As examples of violence with impunity seen in the country, Davie mentioned the recent killing of a Christian minister, Yohanna Shuaibu, in Kano, Northern Nigeria, by a violent mob for his alleged involvement in converting a local member of a Muslim family to Christianity; the attack of two Christian communities that led to death and destruction in the lands; the killing of eight Shia Muslims by Nigerian security forces; the targeting and kidnapping of Christian and Muslim students by terrorists and bandits; the violent attacks on sacred religious celebrations and gatherings during Ramadan this spring (by suspected terrorists) as well as two Christian congregations on Christmas Eve.
Other issues of concern for USCIRF, Davie said, are the arrest of Mubarak Bala, leader of Nigeria’s humanist association, who was accused of creating public disaffection by posting content considered blasphemous, and the detention of Yahaya Sharif Aminu, a 22-year-old musician, accused of insulting the Prophet Mohammed in a private social media message. Both Bala and Aminu were adopted by Davie as religious prisoners of conscience through USCIRF’s religious prisoners of conscience program.
Still other matters of concern to USCIRF in Nigeria, according to commissioner Davie, are the treatment meted out to Sheik AbdulJabbar Nasiru Kabara, who was charged with blasphemy and incitement by Kano State authorities, the arrest of some persons accused of engaging in LGBTQ activities deemed by the Hisbah Board in Kano State to be against the law of nature, as well as another policy in the state requiring poets and singers to submit their materials for vetting by a censorship board for approval.
“These are some violations of religious freedom that are observed and documented to have gone on in the country, and the government has done little to respond to these violations of religious freedom and, in too many cases, has supported violations of religious freedoms by its own actions,” Davie said.
A double standard?
He wondered why the Buhari administration was unable to rein in criminals and terrorists yet succeeded in hunting down and apprehending key leaders of a separatist group in the southeast part of the country spearheaded by Nnamdi Kanu, who was arrested outside Nigeria in late June.
“The perpetrators of these attacks operate with impunity and authorities fail to investigate them and hold them to account.”
“What our investigators, research and conversations with our colleagues in Nigeria is telling us is that often, the perpetrators of these attacks operate with impunity and authorities fail to investigate them and hold them to account. According to Nigerian authorities, the country does not have the capacity to do anything more than it is currently doing to hold perpetrators accountable for religious violence. We believe in USCIRF this argument is selective at best based on Nigeria’s robust response to Shia Muslims, to growing violence by Biafra separatists in the country’s southeast.

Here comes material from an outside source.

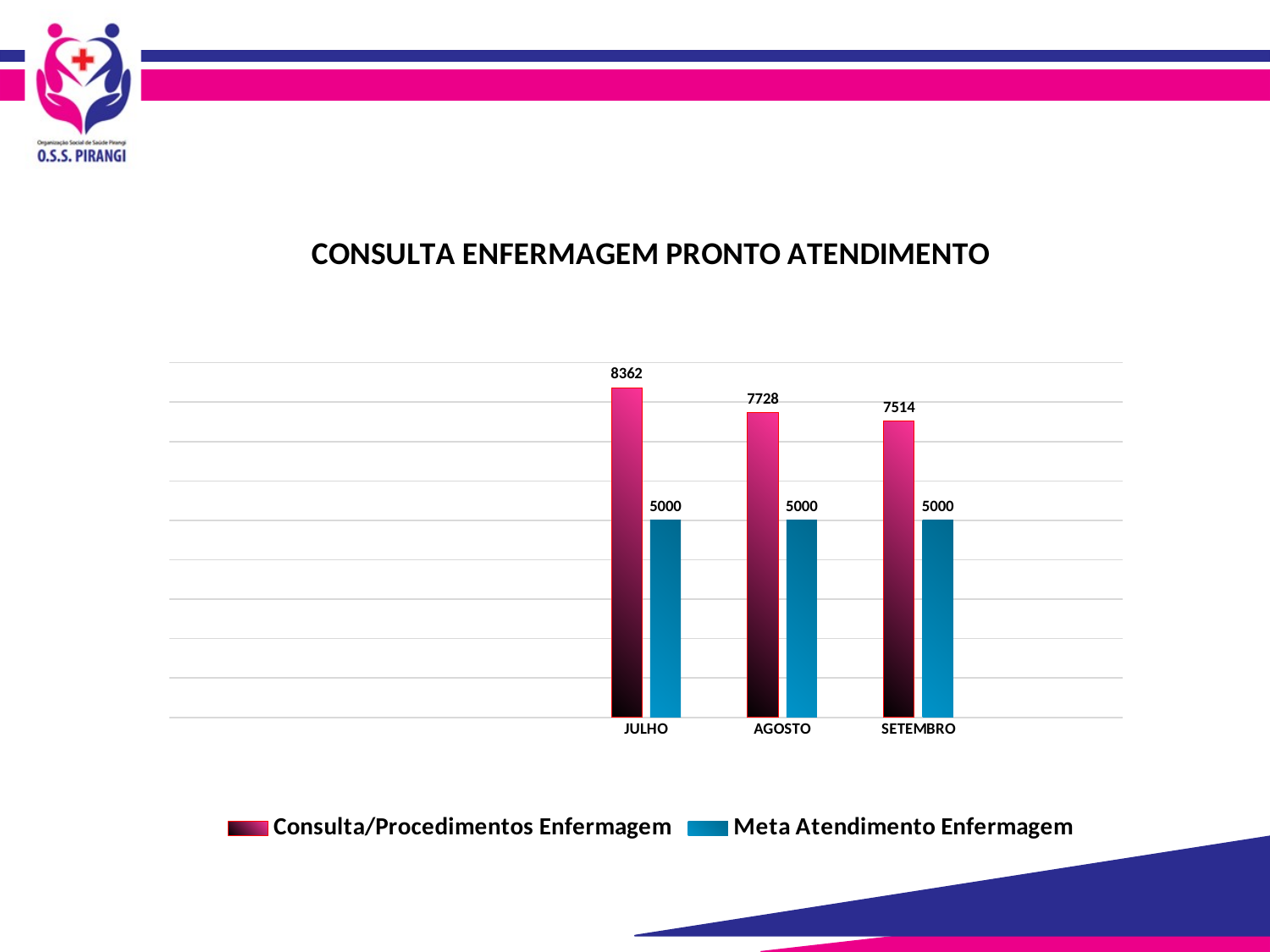
What is the Meta Atendimento Enfermagem value for AGOSTO? 5000 By how much does the Consulta/Procedimentos Enfermagem value for SETEMBRO exceed the Meta Atendimento Enfermagem value for SETEMBRO? 2514 What is the value of Consulta/Procedimentos Enfermagem for SETEMBRO? 7514 What is the difference between the Consulta/Procedimentos Enfermagem values for JULHO and AGOSTO? 634 Which is larger for AGOSTO: Consulta/Procedimentos Enfermagem or Meta Atendimento Enfermagem? Consulta/Procedimentos Enfermagem How many months are shown on the x axis? 3 What is the value of Consulta/Procedimentos Enfermagem for AGOSTO? 7728 Which month has the lowest Consulta/Procedimentos Enfermagem value? SETEMBRO How many series does the legend list? 2 What kind of chart is shown on the slide? Bar chart Which month has the highest Consulta/Procedimentos Enfermagem value? JULHO What is the value of Consulta/Procedimentos Enfermagem for JULHO? 8362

“If Nigeria’s government can launch a speedy campaign against political dissidents in the southeast in a matter of months, why has it not mobilized the same resources to address sectarian violence and religious freedom violations in the country?” he asked.

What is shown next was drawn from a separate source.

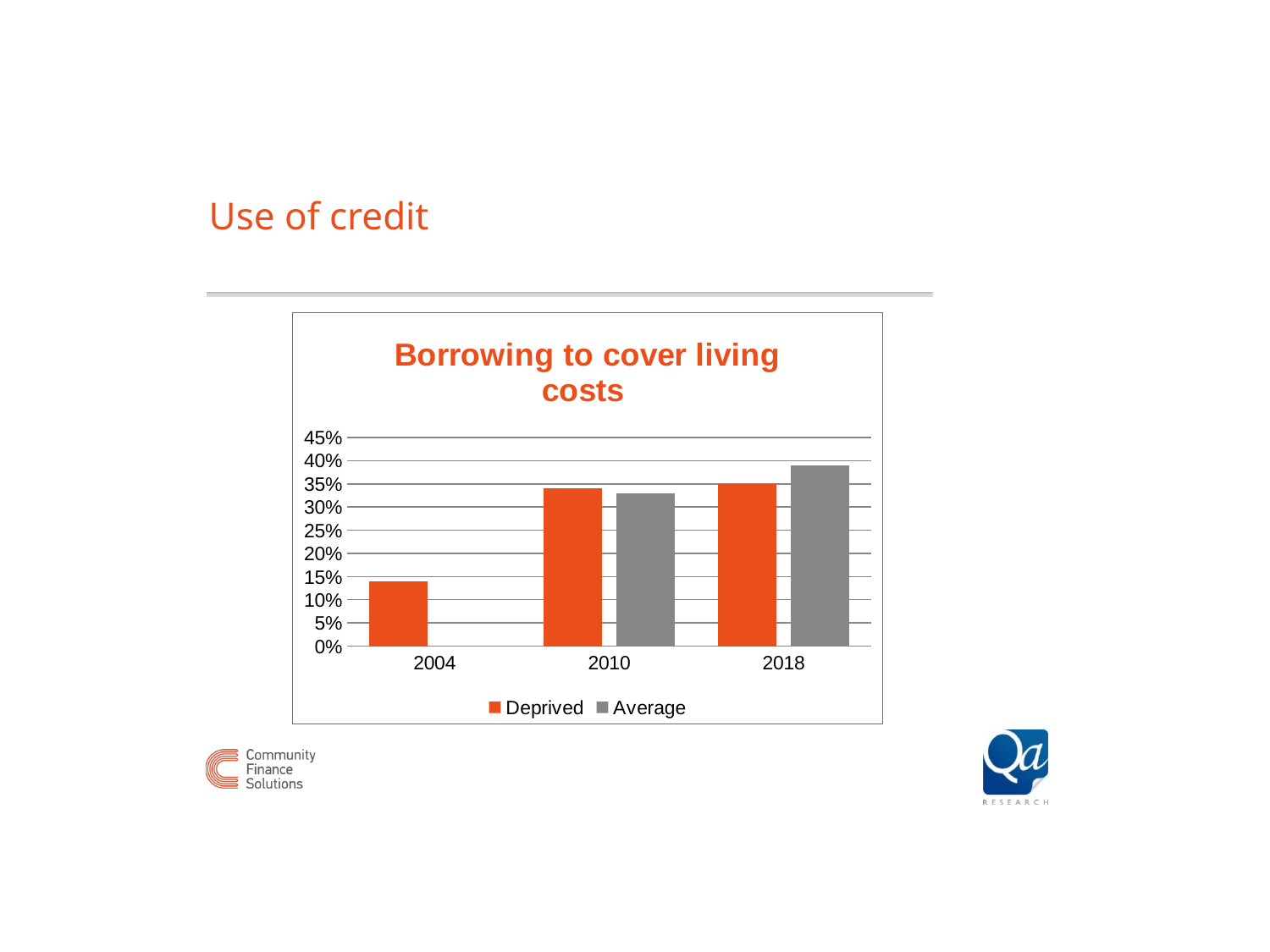
Is the Deprived value for 2018 greater or less than 40%? less What kind of chart is shown on the slide? Bar chart Which colour represents the Deprived series? Orange How many years are shown on the x axis? 3 What is the title of the chart? Borrowing to cover living costs How many series does the legend list? 2 In 2018, which is larger, the Deprived value or the Average value? Average Is the Deprived value for 2010 greater or less than 30%? greater In which year is the Deprived series lowest? 2004 In which year is the Average series highest? 2018 Is the Average value for 2018 greater or less than 35%? greater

The clamor for Nigeria to be reclassified a Country of Particular Concern, he said, is justified because the country “has engaged in systemic, ongoing and egregious violations of religious freedom of belief.”
And doing so could have an effect through U.S. foreign policy and sanctions, he added.
Anthony Akaeze is a Nigerian-born freelance journalist who currently lives in Houston. He covers Africa for BNG.